Inevitabile allora che il pensiero corra a quel delitto premeditato con freddezza da tre amiche di 17 anni. In un primo tentativo è proprio Veronica a telefonare a suor Laura dicendosi incinta e bisognosa di aiuto. 19 coltellate, colpi di pietra a finirla mentre pregava, in ginocchio davanti a quelle tre bambine che la schernivano: “Ora, prega il tuo Dio”. E poi, in tribunale, lo scontro fra gli psichiatri. Capaci o no le tre di intendere e di volere? Quanto a Veronica si stabilisce che al momento dell’accanimento feroce lo era solo “parzialmente”. Tuttavia, secondo i periti ,”persona socialmente pericolosa”. Scontata metà della pena, come prevede la legge, fuori dal carcere, in una comunità terapeutica. Dove, pare, dipinge belle porcellane; e dove il fratello si augura che si penta.

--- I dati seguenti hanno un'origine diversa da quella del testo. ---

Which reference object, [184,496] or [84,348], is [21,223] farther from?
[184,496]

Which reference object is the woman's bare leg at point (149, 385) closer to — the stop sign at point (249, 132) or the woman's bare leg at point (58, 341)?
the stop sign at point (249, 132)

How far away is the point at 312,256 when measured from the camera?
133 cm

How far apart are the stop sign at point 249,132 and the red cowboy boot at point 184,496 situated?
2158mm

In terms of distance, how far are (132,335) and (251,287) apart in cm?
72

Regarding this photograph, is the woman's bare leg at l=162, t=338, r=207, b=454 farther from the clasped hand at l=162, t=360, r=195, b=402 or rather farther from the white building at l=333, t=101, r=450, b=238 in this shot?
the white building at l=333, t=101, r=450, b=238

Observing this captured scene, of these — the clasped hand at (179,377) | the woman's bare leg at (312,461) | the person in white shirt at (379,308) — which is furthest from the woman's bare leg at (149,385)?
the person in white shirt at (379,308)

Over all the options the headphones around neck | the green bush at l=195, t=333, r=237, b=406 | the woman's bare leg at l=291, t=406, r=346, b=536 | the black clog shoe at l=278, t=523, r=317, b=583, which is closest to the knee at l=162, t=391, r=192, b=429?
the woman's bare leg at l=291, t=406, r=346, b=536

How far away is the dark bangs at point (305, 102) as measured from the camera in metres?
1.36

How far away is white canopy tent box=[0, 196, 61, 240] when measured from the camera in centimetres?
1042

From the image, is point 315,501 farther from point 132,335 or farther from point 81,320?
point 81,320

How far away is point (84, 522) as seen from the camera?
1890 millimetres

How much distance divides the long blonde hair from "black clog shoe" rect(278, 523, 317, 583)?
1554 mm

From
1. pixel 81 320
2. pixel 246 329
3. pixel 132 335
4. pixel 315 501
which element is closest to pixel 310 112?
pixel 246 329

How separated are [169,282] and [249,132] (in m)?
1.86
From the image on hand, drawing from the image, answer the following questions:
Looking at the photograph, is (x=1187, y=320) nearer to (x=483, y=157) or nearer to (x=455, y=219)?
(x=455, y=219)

Una stentata manciata d’anni è trascorsa da quella sera di inganno, dalla telefonata bugiarda e concitata, dall’accorrere ingenuo della suora all’imboscata. Niente di improvvisato: già s’era fatto il giuramento col sangue delle tre, e il primo tentativo fallito. La capacità d’intendere, può darsi, era parziale, ma il piano, quanto lucido e preciso.
E tutto questo vale quattro anni di prigione: poi si va in comunità a dipingere, che è un’altra cosa. Un anno, nello stesso Codice, a chi abbandona un cane.
Forse allora, da una parte o dall’altra, qualcosa c’è che non funziona nella logica del sistema. O è draconiana la punizione del “delitto contro il sentimento per gli animali”, o è troppo debole la pena per chi ammazza gli uomini, e le donne, in particolare con premeditazione, e a pietrate.
Singolare contraddizione, eppure entrambe le derive appartengono alla stessa cultura: l’uomo senza peccato, l’uomo di Rousseau nato buono e dunque facilmente rieducabile – come se il male non fosse mistero, e profondissimo. E, d’altro canto, unica vera colpa dell’uomo oggi confessata, quella contro l’ambiente, l’aria, i boschi, la fauna, e quindi accettata e quasi richiesta un’esemplare punizione dei trasgressori.
Due diverse, in fin dei conti, declinazioni del “politicamente corretto”, con esiti paradossali. Chi si macchia del delitto contro “il sentimento per gli animali” è additato alla pubblica vergogna. Il “sentimento per gli esseri umani” riscuote invece meno consensi. Donato Bilancia, serial killer dei treni, viene intervistato sulla Rai con deferenza. Il padrone di un allevamento di visoni, portato davanti alle telecamere, susciterebbe più sdegno fra il pubblico che l’assassino di 17 persone. No, qualcosa non torna.